**Directions:** Each record below must be returned exactly as shown.

**Dataset entries:**

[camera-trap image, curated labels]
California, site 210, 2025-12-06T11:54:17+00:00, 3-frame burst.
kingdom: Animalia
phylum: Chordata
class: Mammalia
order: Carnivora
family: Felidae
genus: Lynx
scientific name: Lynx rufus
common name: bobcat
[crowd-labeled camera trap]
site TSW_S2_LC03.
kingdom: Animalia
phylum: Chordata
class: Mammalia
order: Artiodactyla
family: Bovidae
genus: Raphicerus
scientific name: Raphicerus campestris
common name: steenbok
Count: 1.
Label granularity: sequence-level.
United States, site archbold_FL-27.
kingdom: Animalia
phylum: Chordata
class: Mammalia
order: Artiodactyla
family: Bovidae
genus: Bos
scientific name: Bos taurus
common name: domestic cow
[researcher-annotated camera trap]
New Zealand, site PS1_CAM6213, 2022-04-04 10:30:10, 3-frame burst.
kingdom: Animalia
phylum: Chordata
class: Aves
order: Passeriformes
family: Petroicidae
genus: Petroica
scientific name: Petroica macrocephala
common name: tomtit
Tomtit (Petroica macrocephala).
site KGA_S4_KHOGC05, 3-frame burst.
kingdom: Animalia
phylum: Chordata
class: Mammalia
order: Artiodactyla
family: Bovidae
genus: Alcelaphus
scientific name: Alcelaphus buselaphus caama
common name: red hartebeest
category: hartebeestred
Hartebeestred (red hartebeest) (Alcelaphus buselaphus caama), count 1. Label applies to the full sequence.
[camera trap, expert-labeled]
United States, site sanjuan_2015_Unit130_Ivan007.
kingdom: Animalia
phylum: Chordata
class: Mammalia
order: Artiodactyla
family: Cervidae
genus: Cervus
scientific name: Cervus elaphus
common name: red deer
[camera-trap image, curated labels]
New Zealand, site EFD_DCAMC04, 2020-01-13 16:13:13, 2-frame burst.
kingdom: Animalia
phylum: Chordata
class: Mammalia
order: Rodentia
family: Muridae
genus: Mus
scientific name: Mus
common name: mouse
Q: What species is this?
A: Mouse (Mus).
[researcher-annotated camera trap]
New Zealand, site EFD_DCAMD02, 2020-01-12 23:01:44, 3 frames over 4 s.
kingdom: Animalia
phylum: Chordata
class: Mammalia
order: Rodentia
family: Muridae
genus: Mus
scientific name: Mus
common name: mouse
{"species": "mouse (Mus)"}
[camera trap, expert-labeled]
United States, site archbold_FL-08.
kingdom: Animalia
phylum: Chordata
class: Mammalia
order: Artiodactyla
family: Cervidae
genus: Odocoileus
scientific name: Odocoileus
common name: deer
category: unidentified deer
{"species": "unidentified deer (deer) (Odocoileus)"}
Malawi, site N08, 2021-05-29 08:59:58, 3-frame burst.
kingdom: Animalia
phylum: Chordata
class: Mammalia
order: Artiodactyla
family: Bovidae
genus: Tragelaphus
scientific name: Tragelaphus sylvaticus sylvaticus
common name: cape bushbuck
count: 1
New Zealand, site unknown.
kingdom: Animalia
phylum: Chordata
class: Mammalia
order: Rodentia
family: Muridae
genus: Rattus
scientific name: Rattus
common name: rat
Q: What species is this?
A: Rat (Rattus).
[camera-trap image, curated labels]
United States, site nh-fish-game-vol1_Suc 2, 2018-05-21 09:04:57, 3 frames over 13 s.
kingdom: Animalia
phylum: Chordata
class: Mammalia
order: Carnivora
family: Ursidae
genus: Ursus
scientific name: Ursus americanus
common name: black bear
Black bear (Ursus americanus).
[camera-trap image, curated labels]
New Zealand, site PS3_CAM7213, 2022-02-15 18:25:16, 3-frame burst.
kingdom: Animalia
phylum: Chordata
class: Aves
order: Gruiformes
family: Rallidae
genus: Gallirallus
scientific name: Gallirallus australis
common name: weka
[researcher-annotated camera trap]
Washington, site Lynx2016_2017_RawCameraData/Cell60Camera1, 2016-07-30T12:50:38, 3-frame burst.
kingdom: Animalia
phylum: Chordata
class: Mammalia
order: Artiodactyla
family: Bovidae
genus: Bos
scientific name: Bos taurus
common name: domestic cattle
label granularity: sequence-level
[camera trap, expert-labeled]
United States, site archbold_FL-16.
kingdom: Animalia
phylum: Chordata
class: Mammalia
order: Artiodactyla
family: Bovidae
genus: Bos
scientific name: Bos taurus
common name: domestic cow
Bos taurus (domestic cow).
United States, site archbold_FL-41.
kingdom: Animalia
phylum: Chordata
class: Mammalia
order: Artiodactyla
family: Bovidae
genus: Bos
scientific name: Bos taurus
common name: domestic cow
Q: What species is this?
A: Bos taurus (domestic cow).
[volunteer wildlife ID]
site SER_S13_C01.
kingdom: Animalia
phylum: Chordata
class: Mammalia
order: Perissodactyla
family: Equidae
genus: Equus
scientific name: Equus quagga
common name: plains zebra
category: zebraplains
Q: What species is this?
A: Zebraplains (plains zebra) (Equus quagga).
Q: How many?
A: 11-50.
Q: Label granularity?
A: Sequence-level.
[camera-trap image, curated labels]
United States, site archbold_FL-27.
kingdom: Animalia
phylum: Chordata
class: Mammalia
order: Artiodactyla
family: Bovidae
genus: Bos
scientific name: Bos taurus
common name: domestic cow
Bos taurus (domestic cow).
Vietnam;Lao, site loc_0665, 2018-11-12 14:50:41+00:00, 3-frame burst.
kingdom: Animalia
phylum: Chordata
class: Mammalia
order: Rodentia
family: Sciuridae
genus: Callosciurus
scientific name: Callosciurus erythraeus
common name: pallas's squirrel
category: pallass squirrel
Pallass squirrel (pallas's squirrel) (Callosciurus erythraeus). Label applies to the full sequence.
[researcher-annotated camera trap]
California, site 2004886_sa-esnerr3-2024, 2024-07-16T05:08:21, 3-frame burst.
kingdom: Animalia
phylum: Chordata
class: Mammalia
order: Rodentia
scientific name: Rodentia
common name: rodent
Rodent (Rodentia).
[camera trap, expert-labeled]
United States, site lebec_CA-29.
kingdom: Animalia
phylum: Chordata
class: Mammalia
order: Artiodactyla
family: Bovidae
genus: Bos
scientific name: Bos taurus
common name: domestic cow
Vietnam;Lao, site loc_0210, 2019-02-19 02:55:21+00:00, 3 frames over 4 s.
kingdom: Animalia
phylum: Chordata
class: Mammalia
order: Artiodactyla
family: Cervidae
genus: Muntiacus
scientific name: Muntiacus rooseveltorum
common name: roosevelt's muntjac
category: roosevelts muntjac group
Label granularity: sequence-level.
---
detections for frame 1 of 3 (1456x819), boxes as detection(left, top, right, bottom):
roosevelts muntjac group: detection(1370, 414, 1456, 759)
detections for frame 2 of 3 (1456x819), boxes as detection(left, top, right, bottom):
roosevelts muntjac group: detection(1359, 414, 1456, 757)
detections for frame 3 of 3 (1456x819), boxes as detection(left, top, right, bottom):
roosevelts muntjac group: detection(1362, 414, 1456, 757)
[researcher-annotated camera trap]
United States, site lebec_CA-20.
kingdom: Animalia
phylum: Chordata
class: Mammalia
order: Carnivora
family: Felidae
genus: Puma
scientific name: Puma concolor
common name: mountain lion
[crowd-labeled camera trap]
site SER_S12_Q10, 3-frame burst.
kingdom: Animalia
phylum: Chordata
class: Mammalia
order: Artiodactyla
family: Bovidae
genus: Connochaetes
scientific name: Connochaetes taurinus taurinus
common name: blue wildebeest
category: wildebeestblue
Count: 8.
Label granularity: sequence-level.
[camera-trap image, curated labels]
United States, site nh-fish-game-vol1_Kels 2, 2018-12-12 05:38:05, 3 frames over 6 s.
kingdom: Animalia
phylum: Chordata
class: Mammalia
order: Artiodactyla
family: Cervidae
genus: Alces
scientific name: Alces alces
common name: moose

**Solution for this task:**
[camera-trap image, curated labels]
California, site 210, 2025-12-06T11:54:17+00:00, 3-frame burst.
kingdom: Animalia
phylum: Chordata
class: Mammalia
order: Carnivora
family: Felidae
genus: Lynx
scientific name: Lynx rufus
common name: bobcat
[crowd-labeled camera trap]
site TSW_S2_LC03.
kingdom: Animalia
phylum: Chordata
class: Mammalia
order: Artiodactyla
family: Bovidae
genus: Raphicerus
scientific name: Raphicerus campestris
common name: steenbok
Count: 1.
Label granularity: sequence-level.
United States, site archbold_FL-27.
kingdom: Animalia
phylum: Chordata
class: Mammalia
order: Artiodactyla
family: Bovidae
genus: Bos
scientific name: Bos taurus
common name: domestic cow
[researcher-annotated camera trap]
New Zealand, site PS1_CAM6213, 2022-04-04 10:30:10, 3-frame burst.
kingdom: Animalia
phylum: Chordata
class: Aves
order: Passeriformes
family: Petroicidae
genus: Petroica
scientific name: Petroica macrocephala
common name: tomtit
Tomtit (Petroica macrocephala).
site KGA_S4_KHOGC05, 3-frame burst.
kingdom: Animalia
phylum: Chordata
class: Mammalia
order: Artiodactyla
family: Bovidae
genus: Alcelaphus
scientific name: Alcelaphus buselaphus caama
common name: red hartebeest
category: hartebeestred
Hartebeestred (red hartebeest) (Alcelaphus buselaphus caama), count 1. Label applies to the full sequence.
[camera trap, expert-labeled]
United States, site sanjuan_2015_Unit130_Ivan007.
kingdom: Animalia
phylum: Chordata
class: Mammalia
order: Artiodactyla
family: Cervidae
genus: Cervus
scientific name: Cervus elaphus
common name: red deer
[camera-trap image, curated labels]
New Zealand, site EFD_DCAMC04, 2020-01-13 16:13:13, 2-frame burst.
kingdom: Animalia
phylum: Chordata
class: Mammalia
order: Rodentia
family: Muridae
genus: Mus
scientific name: Mus
common name: mouse
Q: What species is this?
A: Mouse (Mus).
[researcher-annotated camera trap]
New Zealand, site EFD_DCAMD02, 2020-01-12 23:01:44, 3 frames over 4 s.
kingdom: Animalia
phylum: Chordata
class: Mammalia
order: Rodentia
family: Muridae
genus: Mus
scientific name: Mus
common name: mouse
{"species": "mouse (Mus)"}
[camera trap, expert-labeled]
United States, site archbold_FL-08.
kingdom: Animalia
phylum: Chordata
class: Mammalia
order: Artiodactyla
family: Cervidae
genus: Odocoileus
scientific name: Odocoileus
common name: deer
category: unidentified deer
{"species": "unidentified deer (deer) (Odocoileus)"}
Malawi, site N08, 2021-05-29 08:59:58, 3-frame burst.
kingdom: Animalia
phylum: Chordata
class: Mammalia
order: Artiodactyla
family: Bovidae
genus: Tragelaphus
scientific name: Tragelaphus sylvaticus sylvaticus
common name: cape bushbuck
count: 1
New Zealand, site unknown.
kingdom: Animalia
phylum: Chordata
class: Mammalia
order: Rodentia
family: Muridae
genus: Rattus
scientific name: Rattus
common name: rat
Q: What species is this?
A: Rat (Rattus).
[camera-trap image, curated labels]
United States, site nh-fish-game-vol1_Suc 2, 2018-05-21 09:04:57, 3 frames over 13 s.
kingdom: Animalia
phylum: Chordata
class: Mammalia
order: Carnivora
family: Ursidae
genus: Ursus
scientific name: Ursus americanus
common name: black bear
Black bear (Ursus americanus).
[camera-trap image, curated labels]
New Zealand, site PS3_CAM7213, 2022-02-15 18:25:16, 3-frame burst.
kingdom: Animalia
phylum: Chordata
class: Aves
order: Gruiformes
family: Rallidae
genus: Gallirallus
scientific name: Gallirallus australis
common name: weka
[researcher-annotated camera trap]
Washington, site Lynx2016_2017_RawCameraData/Cell60Camera1, 2016-07-30T12:50:38, 3-frame burst.
kingdom: Animalia
phylum: Chordata
class: Mammalia
order: Artiodactyla
family: Bovidae
genus: Bos
scientific name: Bos taurus
common name: domestic cattle
label granularity: sequence-level
[camera trap, expert-labeled]
United States, site archbold_FL-16.
kingdom: Animalia
phylum: Chordata
class: Mammalia
order: Artiodactyla
family: Bovidae
genus: Bos
scientific name: Bos taurus
common name: domestic cow
Bos taurus (domestic cow).
United States, site archbold_FL-41.
kingdom: Animalia
phylum: Chordata
class: Mammalia
order: Artiodactyla
family: Bovidae
genus: Bos
scientific name: Bos taurus
common name: domestic cow
Q: What species is this?
A: Bos taurus (domestic cow).
[volunteer wildlife ID]
site SER_S13_C01.
kingdom: Animalia
phylum: Chordata
class: Mammalia
order: Perissodactyla
family: Equidae
genus: Equus
scientific name: Equus quagga
common name: plains zebra
category: zebraplains
Q: What species is this?
A: Zebraplains (plains zebra) (Equus quagga).
Q: How many?
A: 11-50.
Q: Label granularity?
A: Sequence-level.
[camera-trap image, curated labels]
United States, site archbold_FL-27.
kingdom: Animalia
phylum: Chordata
class: Mammalia
order: Artiodactyla
family: Bovidae
genus: Bos
scientific name: Bos taurus
common name: domestic cow
Bos taurus (domestic cow).
Vietnam;Lao, site loc_0665, 2018-11-12 14:50:41+00:00, 3-frame burst.
kingdom: Animalia
phylum: Chordata
class: Mammalia
order: Rodentia
family: Sciuridae
genus: Callosciurus
scientific name: Callosciurus erythraeus
common name: pallas's squirrel
category: pallass squirrel
Pallass squirrel (pallas's squirrel) (Callosciurus erythraeus). Label applies to the full sequence.
[researcher-annotated camera trap]
California, site 2004886_sa-esnerr3-2024, 2024-07-16T05:08:21, 3-frame burst.
kingdom: Animalia
phylum: Chordata
class: Mammalia
order: Rodentia
scientific name: Rodentia
common name: rodent
Rodent (Rodentia).
[camera trap, expert-labeled]
United States, site lebec_CA-29.
kingdom: Animalia
phylum: Chordata
class: Mammalia
order: Artiodactyla
family: Bovidae
genus: Bos
scientific name: Bos taurus
common name: domestic cow
Vietnam;Lao, site loc_0210, 2019-02-19 02:55:21+00:00, 3 frames over 4 s.
kingdom: Animalia
phylum: Chordata
class: Mammalia
order: Artiodactyla
family: Cervidae
genus: Muntiacus
scientific name: Muntiacus rooseveltorum
common name: roosevelt's muntjac
category: roosevelts muntjac group
Label granularity: sequence-level.
---
detections for frame 1 of 3 (1456x819), boxes as detection(left, top, right, bottom):
roosevelts muntjac group: detection(1370, 414, 1456, 759)
detections for frame 2 of 3 (1456x819), boxes as detection(left, top, right, bottom):
roosevelts muntjac group: detection(1359, 414, 1456, 757)
detections for frame 3 of 3 (1456x819), boxes as detection(left, top, right, bottom):
roosevelts muntjac group: detection(1362, 414, 1456, 757)
[researcher-annotated camera trap]
United States, site lebec_CA-20.
kingdom: Animalia
phylum: Chordata
class: Mammalia
order: Carnivora
family: Felidae
genus: Puma
scientific name: Puma concolor
common name: mountain lion
[crowd-labeled camera trap]
site SER_S12_Q10, 3-frame burst.
kingdom: Animalia
phylum: Chordata
class: Mammalia
order: Artiodactyla
family: Bovidae
genus: Connochaetes
scientific name: Connochaetes taurinus taurinus
common name: blue wildebeest
category: wildebeestblue
Count: 8.
Label granularity: sequence-level.
[camera-trap image, curated labels]
United States, site nh-fish-game-vol1_Kels 2, 2018-12-12 05:38:05, 3 frames over 6 s.
kingdom: Animalia
phylum: Chordata
class: Mammalia
order: Artiodactyla
family: Cervidae
genus: Alces
scientific name: Alces alces
common name: moose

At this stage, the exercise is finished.